We all, I suspect, at one time or another wish we could disappear completely from our own lives. Whether it’s due to some inner turmoil, or weighed down by the national mood, or a deeper Weltschmerz, there is a desire to become not another person but perhaps no person at all. At least, sometimes I have imagined this! So it is late I come to find out about poet Weldon Kees, who up and vanished from San Francisco in the mid-50’s, his car discovered by highway patrolmen near the Golden Gate Bridge, keys still in the ignition. (Hat tip to the Writer’s Almanac podcast for the introduction.) (Judge me how you will for downloading said podcast.) Anyway! There is a great article by Anthony Lane in the New Yorker, circa ‘05, revisiting the Kees legacy:
Nobody has seen or heard from Weldon Kees since Monday, July 18, 1955. That afternoon, he called two women who knew him well. The first was Janet Richards, who at that moment—one of those wrong and shapeless moments which dog the tragic—was heading out the door to fetch her mother-in-law from the airport. “Things are pretty bad,” Kees said, adding, “I may go to Mexico. To stay.” Richards was too distracted to offer help. “I felt like a murderer,” she later said. Of the other woman he asked, at the end of the conversation, “What keeps you going?” She had been working as a writer and broadcaster in the Bay Area and beyond. Her name was Pauline Kael.

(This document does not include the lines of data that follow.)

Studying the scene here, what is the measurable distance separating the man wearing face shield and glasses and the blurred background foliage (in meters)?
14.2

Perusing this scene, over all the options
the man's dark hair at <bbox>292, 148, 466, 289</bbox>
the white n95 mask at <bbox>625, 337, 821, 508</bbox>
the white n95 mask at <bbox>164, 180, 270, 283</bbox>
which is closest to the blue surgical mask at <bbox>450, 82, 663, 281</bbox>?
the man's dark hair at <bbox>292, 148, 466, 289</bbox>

Kees, who a few witnesses swore they saw years after his disappearance, is a fascinating artistic mystery. A poet, fiction writer, painter and filmmaker who mingled with everyone from the aforementioned queen of film criticism Pauline Kael to Truman Capote, worked as a critic for The Nation and The New Republic, who managed to disappear “off the grid” as they say, either by suicide (tragic but unproven) or by some skillful chicanery to become a virtual nowhere man; an artist who reinvented himself in varied mediums who managed to undo every trace to his being, leaving behind only “his cat, Lonesome, and a pair of red socks in a sink.”